Литмир - Электронная Библиотека
A
A

— Чего ж вы хотите, мсье Поль, вашему отцу надо было после войны, после этого… освобождения, как они говорят, хоть немного расквитаться с должком. Если после всего, что натворил, он остался в живых, так только благодаря шурину, и он прекрасно это знал! Так что когда начали проводить чистку, судить и расстреливать тех, кого они называли коллаборационистами, и стричь наголо несчастных девушек, которые немного погуляли, и опять расстреливать — настал черед вашего папы немного пошевелиться. Теперь перед вашим папой — с его медалью, и всем таким прочим, и историей с подпольными газетами, и его собственным отцом, умершим под пыткой, — теперь перед ним лебезили! Теперь высокопоставленные друзья были у него! Поначалу он отказал. Я видел, что ему тошно помогать мсье Эдуарду, но он тоже готов был на все ради своей Матильды! Ваша матушка его умоляла. Словом, он устроил так, чтобы ваш дядя избежал этой их чистки. Надо сказать, у мсье Эдуарда товара оставалась еще целая куча, ага, отличные штучки, да и вряд ли владельцы явились бы за ними, верно? Узнав, что ему, благодаря вашему папе, ничто не угрожает, он быстренько сбыл все это с рук. А я, Леон, снова ему помог… Ваш отец все знал, и вот этого-то он не стерпел. Они страшно ссорились. Так продолжалось годами. Думаю, под конец ваш папа начал ему угрожать… И тогда… но это в самом деле давняя история… Пришлось… Я-то лично ничего не имел против мсье Пьера… я…

Уже очень поздно. Все, о чем я только что услышал, кажется мне нереальным. Оно не расплывчатое, как плохой сон, но очень отчетливое, как кадры фильма или главы романа, персонажами которого оказались мои родители. Голова Леона-убийцы сонно покачивается. Тело пребывает в нерешительности, колеблется между оцепенением и последними нервными содроганиями, но он мог бы еще часами разглагольствовать. Мне хочется закрыть этот плохой роман… С самых первых шагов по Люксембургскому саду, с тех самых пор, как я пришел на «место преступления», я чувствовал, что сама идея мести не находит во мне никакого отклика, но до этого вечера думал, будто испытываю желание узнать правду. И это желание тоже угасло. Теперь я хочу только одного: чтобы Леон замолчал! И в ту минуту, когда он собирается начать очередную свою долгую тираду, я обхожу стол, останавливаюсь у него за спиной, хватаю его за белобрысые волосы и принимаюсь колотить его лбом о клеенку. Раз, другой… чтобы он наконец уснул. Он податлив, как пропитанная алкоголем тряпка. Я тяну его назад, потом снова прикладываю мордой об стол. Три раза! Очень сильно. Четыре раза! Часы за моей спиной бьют полночь. Два раза по двенадцать ударов, которые я тоже отбиваю — головой Леона. Золоченый скелетик под стеклянным колпаком ведет косой вправо, потом влево. Восемь! Девять! Голова Леона, опускаясь, ударяется виском о недопитый стакан, разбивает его, хрустальные осколки раздирают кожу. Десять! Одиннадцать! Двенадцать! Я, наконец, отпускаю его голову, роняю ее в лужу крови и виски. И, как в прежние времена, ухожу до рассвета бродить по Парижу.

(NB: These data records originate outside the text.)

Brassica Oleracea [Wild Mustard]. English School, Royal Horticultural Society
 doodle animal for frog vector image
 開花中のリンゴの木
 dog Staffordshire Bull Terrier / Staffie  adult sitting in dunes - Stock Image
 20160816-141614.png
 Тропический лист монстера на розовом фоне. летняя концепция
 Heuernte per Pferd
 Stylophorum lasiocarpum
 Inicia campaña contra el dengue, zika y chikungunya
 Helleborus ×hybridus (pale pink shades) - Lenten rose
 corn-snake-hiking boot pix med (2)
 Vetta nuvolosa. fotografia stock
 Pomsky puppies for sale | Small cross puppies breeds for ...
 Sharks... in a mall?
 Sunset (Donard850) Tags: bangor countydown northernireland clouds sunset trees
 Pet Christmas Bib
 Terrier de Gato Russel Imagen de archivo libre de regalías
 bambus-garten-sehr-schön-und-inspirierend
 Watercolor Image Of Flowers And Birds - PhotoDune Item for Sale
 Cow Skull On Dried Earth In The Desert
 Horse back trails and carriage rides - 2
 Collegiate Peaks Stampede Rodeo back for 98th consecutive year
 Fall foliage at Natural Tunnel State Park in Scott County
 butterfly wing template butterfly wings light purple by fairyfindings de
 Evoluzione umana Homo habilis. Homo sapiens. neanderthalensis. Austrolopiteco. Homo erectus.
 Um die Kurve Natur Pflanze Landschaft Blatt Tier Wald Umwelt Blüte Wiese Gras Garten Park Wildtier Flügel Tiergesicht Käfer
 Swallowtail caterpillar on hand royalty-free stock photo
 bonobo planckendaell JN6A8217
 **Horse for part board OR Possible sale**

Не будет никогда ни искупления, ни возмездия. Никогда я до такой степени не чувствовал, как меня перемалывают челюсти невидимой войны, не чувствовал себя отрезанным от всего и от всех. Невозможно допустить, что где-то на этом свете, посреди великолепного пейзажа, меня ждут дети и жена, что у меня есть занятие, которое мне нравится, что существуют мирные страны и что счастье может быть где-то рядом, скромное, но сияющее. Когда я выхожу на улицу, все парижские тротуары черны, мокры и безлюдны. В этой ночной пустыне под ручку прогуливаются Глупость и Жестокость, они кивают мне, будто я с ними заодно. Я тоже пропитан сочной и едкой ненавистью и сам себе противен.

Почти сразу решаю, чтобы со всем этим покончить, завтра же навестить маму, потом в последний раз взглянуть на лицо и тело моего дяди Эдуарда. Я настолько устал, мне до того горько, что речь может идти только о проверке. Попытке завершения. Не трогать, только посмотреть. Не бить, не убивать, просто встретиться лицом к лицу с образчиком «человеческой бесчеловечности». Бить так легко! И я ничего другого не умею.

Дверь мне открывает друг моей матери. Серебряные волосы, подстриженные бобриком, широкий лоб, прямой взгляд, крепкая рука. Мама сияет. Она безмятежно обживает начало старости, но вместе с тем кажется молодой и открытой как никогда. Они вдвоем сидят на диване напротив меня. Этот человек трогательно заботится о ней и искренне доброжелателен по отношению ко мне. Я наблюдаю за этой пожилой, но такой беспечной парой, живущей в полном согласии. Они рассказывают мне, куда собираются поехать, говорят о событиях в мире, за которыми спокойно следят по телевизору. Говорю себе: «Это моя мать». Наша жизнь в «Трех львах» представляется мне неопределенным Средневековьем, а мое лионское детство — доисторическим периодом, не оставившим почти никаких следов.

В ледяном тайнике памяти моей матери хранятся выцветающие секреты, расползающиеся сожаления, почти растаявшие стыд и печаль. В тайнике памяти этого человека, которого она любит, как любила моего отца, хранятся другие секреты. Я знаю, что он сражался в Веркоре, был свидетелем и участником страшных событий. А теперь он говорит, что надо купить билеты на самолет в Грецию и показывает мне слайды других путешествий, которые совершил вместе с моей матерью.

Я не рассказываю им о своем визите к Леону, но прошу маму дать мне новый адрес Эдуарда. Мы бегло упоминаем о моей художественной деятельности. Я замечаю, что мама купила журнал, в котором говорится о моих скульптурах. Мы расстаемся в наилучших отношениях, довольные тем, что повидались. Нас разделяет ошеломляющее расстояние.

Остается последнее испытание. Мой дядя живет теперь в нарядном домике неподалеку от Сен-Клу. Мое единственное намерение — посмотреть вблизи на подлеца. Это все — других у меня нет.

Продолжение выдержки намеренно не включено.